NEW DELHI: The word “landmark” is used rather too often to describe elections in India, but on May 16, 2014, even that word seemed insufficient. Even the normally over-enthusiastic exit polls were found to have underestimated the tectonic nature of the shift in Indian politics, as the pan-Indian electorate handed the most spectacular mandate to BJP’s man of the moment Narendra Modi, all set to be the country’s next Prime Minister.

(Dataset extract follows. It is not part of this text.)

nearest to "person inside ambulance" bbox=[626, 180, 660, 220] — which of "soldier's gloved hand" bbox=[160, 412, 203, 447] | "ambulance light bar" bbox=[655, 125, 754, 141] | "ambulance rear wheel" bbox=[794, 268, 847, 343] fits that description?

It was a full harvest of firsts. The first time in independent India that a non-Congress party got a majority on its own. The BJP has 284 seats on its own (339 with allies), the first time a single party has won such a mandate since 1984. It is also the first time the Congress seems so decimated as to perhaps not even merit the Leader of Opposition status. That BJP won more seats in Uttar Pradesh (71) than the overall Congress tally of a mere 45 seats and a nought in 17 states and UTs, tells the story of an election that saw the most viciously fought, fractious and costliest campaign.

The BJP-led NDA with 339 seats and an overall vote share of 32.4 per cent as against 20.2 per cent of the vanquished Congress need not bother about any of its Plan B scenarios. No pesky deal-making with potentially troublesome allies. If they come, they’ll need to come on the BJP’s terms.

For the Congress, the future holds a bleak picture. Dissension over Rahul Gandhi’s clearly ineffective helmsmanship and a hard rethink over the utility of cohering around the Gandhi family — nothing can be ruled out now. Apportioning the bulk of blame on outgoing Prime Minister Manmohan Singh and sheltering Rahul from the onus is a tactic that may not work with their own cadre, forget the aam aadmi.

Speaking of which, the new party on the block, the AAP, has made modest returns, but has given enough signals about both its intent to stay in the game and fight, and its potential for growth.

For the established parties outside of BJP, it was an AIADMK sweep in Tamil Nadu (37 of 39 seats), a relatively strong Trinamool showing in West Bengal (34 of 42), a TDP riding on BJP’s back in Andhra with a 16 seat-win and a confident BJD under Naveen Patnaik surviving a fourth term and cornering 19 of the 21 Lok Sabha seats in Odisha.

Outside of that, the Left bloc, NCP, SP, BSP, RJD, JD(U) and even NDA ally Shiromani Akali Dal faced a rather stern reality check with extremely below par performance being the norm.

But for now, all eyes will be on the BJP and its chosen mascot, Narendra Modi. For an election that was so unifocal, he is unlikely to be spared the attention in its aftermath.